Doctor Diles died today due to a dubious dental detriment.
See what I mean? Horrible. For blog post titles, I think it works okay.
Today’s musing concerns structure–something I traditionally struggle with. I suspect a lot of artists have this same trouble, but I think the media tends to exaggerate it. For me, my sleep patterns are fairly sensitive. If something screws them up, it takes me forever to fix them. Currently I am attempting a 16 hour fast from food reset again (see here for more info on that, how it works and why it works). I did it once before and it worked like a charm. Here’s hoping it works this time.
I have been an insomniac ever since I was a baby, so it really is very difficult for me to break this mold. When things mess with my sleep cycle, it returns to this natural comfort zone and I can’t sleep until well after dawn. I am only realizing why this happens as I sit here typing it out for you. Funny how the brain works. In any case, I need to be awake with the majority of people for many reasons, so I’m working towards that. I’ll let you know next week if it worked ,or if I have to find more extreme measures.
In case you’re wondering, sleep substances don’t work for me. I tend to become hyperactive on them and end up pinging off the walls until several days have passed and my body crashes due to extreme exhaustion. Not fun.

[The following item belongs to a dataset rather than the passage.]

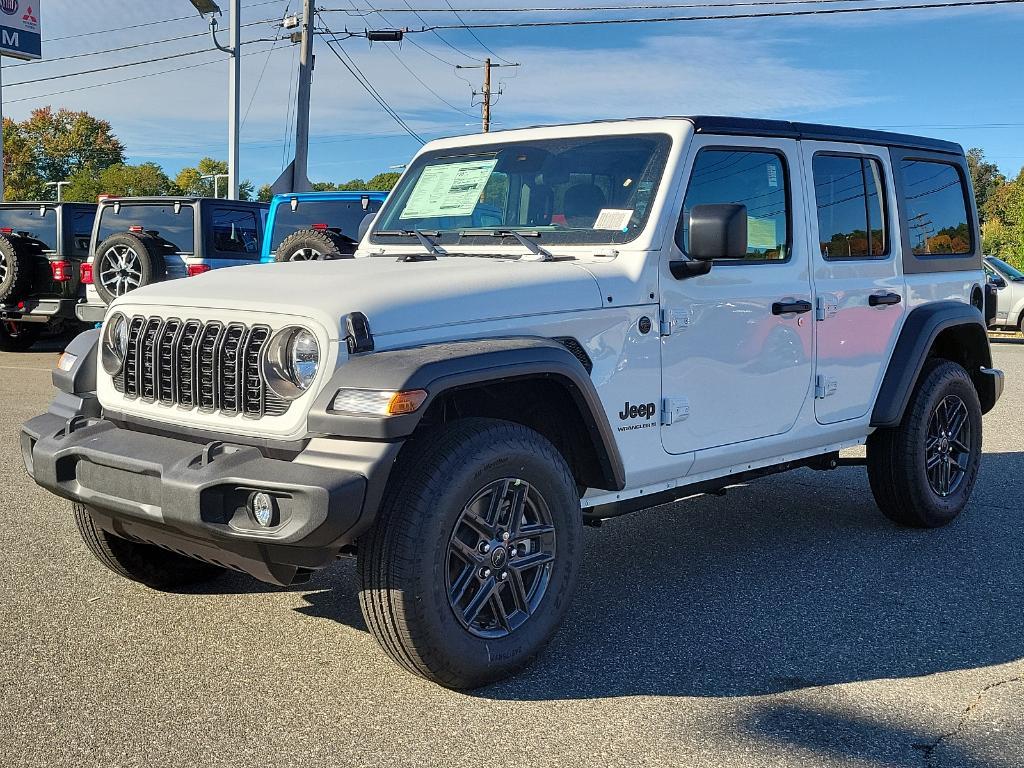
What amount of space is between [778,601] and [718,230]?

I also need to be able to work on The Novel if I am to be that world famous writer person I wrote about in my future diary. Structure is very important to this process. I think structure can be a cage for you or it can be scaffolding to help hold you up, it’s all up to how you use it.
Traditionally, structure imposed by others has been a cage for me. It wasn’t until I was no longer employed in a traditional way that I realized how set life is for most people. We are forced into structures for school that accommodate adult work structures that are based on antiquated farming practices. Second and Third shift workers’ schedules are different, but are ultimately determined by this same old system. We really need to update as a society, but I don’t see that happening as long as businesses run things.
I realized that for the first time in my life, I am the only one setting the structure. That’s not to say other people don’t effect and influence my structure, but I am entirely in charge of when I do things. Incredibly empowering, but also daunting. It’s all down to me if I screw it up too.
Presently, I am trying my hand at freelance. I don’t have much experience doing this type of work, but I am excited for the opportunity to try my hand at it. I suppose we will see how that works out. Hopefully I will be a rip roaring success. (Yes, I am still fighting my natural tendency towards doubting any hope.)
I would also love to try my hand as a voice actor, but so far it seems like that is as difficult to break in as normal acting and you have to live in busier cities. I suppose further research is needed on this one.
In other news, I cannot write in watches.
Every time I try my wrist pitches an epic level temper tantrum and refuses to comply until the offending accessory is removed. I typically have a polar wearable on my wrist to track my sleep patterns and activity level. It is very good at tracking sleep patterns, but not that great at tracking non step related activities, like yoga. If you bike or run, it does an acceptable job. I might upgrade eventually, or just wait until it dies and give up on wearables entirely.
Well, it is time for me to dash. Thanks for reading. Keep hoping my dear non-hoper readers. Keep making art. We can do this.